• Task requirements
Transcribe the full listing word for word, leaving nothing out.

════

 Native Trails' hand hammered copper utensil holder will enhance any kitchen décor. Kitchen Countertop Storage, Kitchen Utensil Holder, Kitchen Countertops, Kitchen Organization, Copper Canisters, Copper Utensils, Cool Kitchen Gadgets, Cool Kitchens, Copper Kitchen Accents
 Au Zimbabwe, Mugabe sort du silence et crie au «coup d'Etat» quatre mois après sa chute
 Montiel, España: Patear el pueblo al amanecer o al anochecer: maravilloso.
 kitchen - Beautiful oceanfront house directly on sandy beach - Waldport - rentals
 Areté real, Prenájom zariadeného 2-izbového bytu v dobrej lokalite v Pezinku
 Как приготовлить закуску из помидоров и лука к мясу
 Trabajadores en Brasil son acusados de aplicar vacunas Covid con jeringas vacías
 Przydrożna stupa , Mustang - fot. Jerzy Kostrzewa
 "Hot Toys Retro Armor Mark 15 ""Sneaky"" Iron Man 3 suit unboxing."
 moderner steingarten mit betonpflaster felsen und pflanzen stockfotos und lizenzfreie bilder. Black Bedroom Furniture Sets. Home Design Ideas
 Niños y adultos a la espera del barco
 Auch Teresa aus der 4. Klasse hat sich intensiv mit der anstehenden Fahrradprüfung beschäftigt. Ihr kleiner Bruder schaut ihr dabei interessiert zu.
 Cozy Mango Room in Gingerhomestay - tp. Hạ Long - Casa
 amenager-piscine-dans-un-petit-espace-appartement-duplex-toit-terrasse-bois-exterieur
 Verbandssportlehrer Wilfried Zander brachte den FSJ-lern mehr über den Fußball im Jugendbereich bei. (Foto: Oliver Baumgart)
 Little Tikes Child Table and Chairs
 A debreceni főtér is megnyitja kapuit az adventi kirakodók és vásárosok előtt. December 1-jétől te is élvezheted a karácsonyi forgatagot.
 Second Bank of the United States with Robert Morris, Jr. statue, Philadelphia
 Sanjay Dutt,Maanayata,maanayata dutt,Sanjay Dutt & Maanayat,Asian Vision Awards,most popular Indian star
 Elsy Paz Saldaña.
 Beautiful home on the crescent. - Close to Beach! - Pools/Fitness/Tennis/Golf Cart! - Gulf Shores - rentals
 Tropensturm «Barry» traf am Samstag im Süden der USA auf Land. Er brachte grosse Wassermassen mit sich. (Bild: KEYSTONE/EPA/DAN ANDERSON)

════

• Response for this exercise
 Native Trails' hand hammered copper utensil holder will enhance any kitchen décor. Kitchen Countertop Storage, Kitchen Utensil Holder, Kitchen Countertops, Kitchen Organization, Copper Canisters, Copper Utensils, Cool Kitchen Gadgets, Cool Kitchens, Copper Kitchen Accents
 Au Zimbabwe, Mugabe sort du silence et crie au «coup d'Etat» quatre mois après sa chute
 Montiel, España: Patear el pueblo al amanecer o al anochecer: maravilloso.
 kitchen - Beautiful oceanfront house directly on sandy beach - Waldport - rentals
 Areté real, Prenájom zariadeného 2-izbového bytu v dobrej lokalite v Pezinku
 Как приготовлить закуску из помидоров и лука к мясу
 Trabajadores en Brasil son acusados de aplicar vacunas Covid con jeringas vacías
 Przydrożna stupa , Mustang - fot. Jerzy Kostrzewa
 "Hot Toys Retro Armor Mark 15 ""Sneaky"" Iron Man 3 suit unboxing."
 moderner steingarten mit betonpflaster felsen und pflanzen stockfotos und lizenzfreie bilder. Black Bedroom Furniture Sets. Home Design Ideas
 Niños y adultos a la espera del barco
 Auch Teresa aus der 4. Klasse hat sich intensiv mit der anstehenden Fahrradprüfung beschäftigt. Ihr kleiner Bruder schaut ihr dabei interessiert zu.
 Cozy Mango Room in Gingerhomestay - tp. Hạ Long - Casa
 amenager-piscine-dans-un-petit-espace-appartement-duplex-toit-terrasse-bois-exterieur
 Verbandssportlehrer Wilfried Zander brachte den FSJ-lern mehr über den Fußball im Jugendbereich bei. (Foto: Oliver Baumgart)
 Little Tikes Child Table and Chairs
 A debreceni főtér is megnyitja kapuit az adventi kirakodók és vásárosok előtt. December 1-jétől te is élvezheted a karácsonyi forgatagot.
 Second Bank of the United States with Robert Morris, Jr. statue, Philadelphia
 Sanjay Dutt,Maanayata,maanayata dutt,Sanjay Dutt & Maanayat,Asian Vision Awards,most popular Indian star
 Elsy Paz Saldaña.
 Beautiful home on the crescent. - Close to Beach! - Pools/Fitness/Tennis/Golf Cart! - Gulf Shores - rentals
 Tropensturm «Barry» traf am Samstag im Süden der USA auf Land. Er brachte grosse Wassermassen mit sich. (Bild: KEYSTONE/EPA/DAN ANDERSON)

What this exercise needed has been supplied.